Document excerpt
▬▬▬
The Churchill Visitor Centre, at 211 Kelsey Blvd. (tel. 888/389-2327 or 204/675-2022), is open from July to late November Monday to Saturday 11am to 3pm. Another source of information is the Town of Churchill website (www.townofchurchill.ca). For information on Wapusk National Park, contact Parks Canada (tel. 888/773-8888 or 204/675-8863; www.pc.gc.ca).
Exploring the Area
Although the vast majority of visitors who travel this far north do so for wildlife viewing, there are a few other sights in and around town. From an industrial perspective, most impressive are the towering grain terminals along the waterfront. Grain is transported by train from the prairies to Churchill, where it is loaded onto ships bound for European markets. You can watch the grain being unloaded from grain cars onto ships -- 25 million bushels of wheat and barley clear the port in only 12 to 14 weeks of frantic nonstop operation through summer. Also in town, the Eskimo Museum (242 Laverendrye St.; tel. 204/675-2030) has a collection of fine Inuit carvings and artifacts. In the summer (June to mid-Nov), it's open Monday from 1 to 5pm and Tuesday through Saturday from 9am to noon and 1 to 5pm, and in winter (mid-Nov to May), the hours are Monday through Saturday from 1 to 4:30pm. Admission is by donation. Within walking distance from town is Cape Merry, at the mouth of the Churchill River. This is an excellent vantage point for getting a layout of the town and surrounding wilderness, as well as for viewing beluga whales and seabirds.
▬▬▬
Information shown
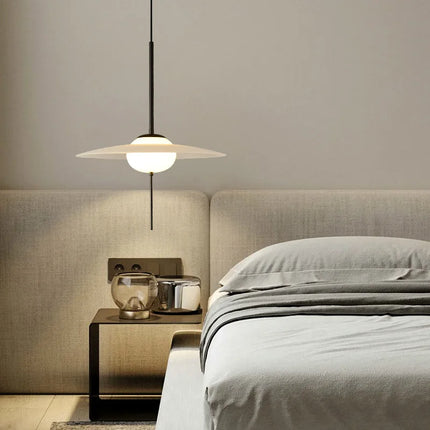 Suspension soucoupe volante design nordique pour café et bar — LZ4X9T2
▬▬▬
Work task 1
In the passage on visiting Churchill, how much wheat and barley clears the port each summer, and over how many weeks?
Work task 2
Continue the passage on visiting Churchill from its final sentence.

Final answer 1
25 million bushels clear the port in 12 to 14 weeks.

Final answer 2
You can also take a boat ride to the Prince of Wales Fort (tel. 204/675-8863; www.pc.gc.ca). Construction of this partially restored, large stone fort was started in 1730 by the Hudson's Bay Company and took 40 years to complete. Yet after all that effort, Governor Samuel Hearne and 39 clerks and tradesmen surrendered the fort to the French without resistance in 1782, when faced with a possible attack by three French ships. July to October, the fort is open daily 1 to 5pm and 6 to 9pm. Admission to the grounds is free, though there is a C$8 per person charge for a guided tour. Access is by boat from Churchill and is usually combined with a whale-watching tour.
From Churchill, a number of outfitters offer polar bear tours (Oct and Nov) and whale-watching boat tours (July and Aug), most of which combine accommodations and airfares from Winnipeg. The polar bear tours take place east of town in specially designed "buggies" (one company calls them "Polar Rovers"), with large wheels and outdoor viewing decks to take you out onto the tundra to safely watch and photograph these magnificent creatures. You may also see other tundra wildlife such as foxes, caribou, and snowy owls.
A week-long tour, beginning and ending in Winnipeg and inclusive of lodging and airfare, costs between C$5,500 and C$10,000 per person, depending on the types of activities and accommodation. One local Churchill outfitter with an excellent reputation, and one of the few to offer polar-bear-viewing day trips, is Great White Bear Tours (tel. 866/765-8344 or 204/675-2781; www.greatwhitebeartours.com). This company charges C$350 per person, including motel pickups in Churchill, although availability is often limited as most seats are booked by tour companies. Great White Bear Tours works with Natural Habitat Adventures (tel. 800/543-8917; www.nathab.com) to provide packages that include airfares from Winnipeg. Accommodations on these tours are at downtown motels or at Great White Bear's Tundra Lodge, comprising mobile platforms parked within the Churchill Wildlife Management Area. Bathrooms here are shared and beds are bunk-style, but the opportunity to stay overnight out amongst polar bears is unequalled. Away from city lights, this is also a great place to view the northern lights. The lodge has a dedicated dining car, a lounge car, and satellite Internet access.
Frontiers North (tel. 800/663-9832 or 204/949-2050; www.tundrabuggy.com) also offer the option of motel- or lodge-based tours. For those with limited time, this company operates a 3-night, 2-day tour for C$2,500 per person, inclusive of airfares from Winnipeg. Lazy Bear Lodge (tel. 866/687-2327 or 204/663-9377; www.lazybearlodge.com) offers its own package tours, charging from C$3,700 per person for airfare from Winnipeg, 3 nights' accommodation, and meals, with 2 days spent out on the tundra viewing the bears.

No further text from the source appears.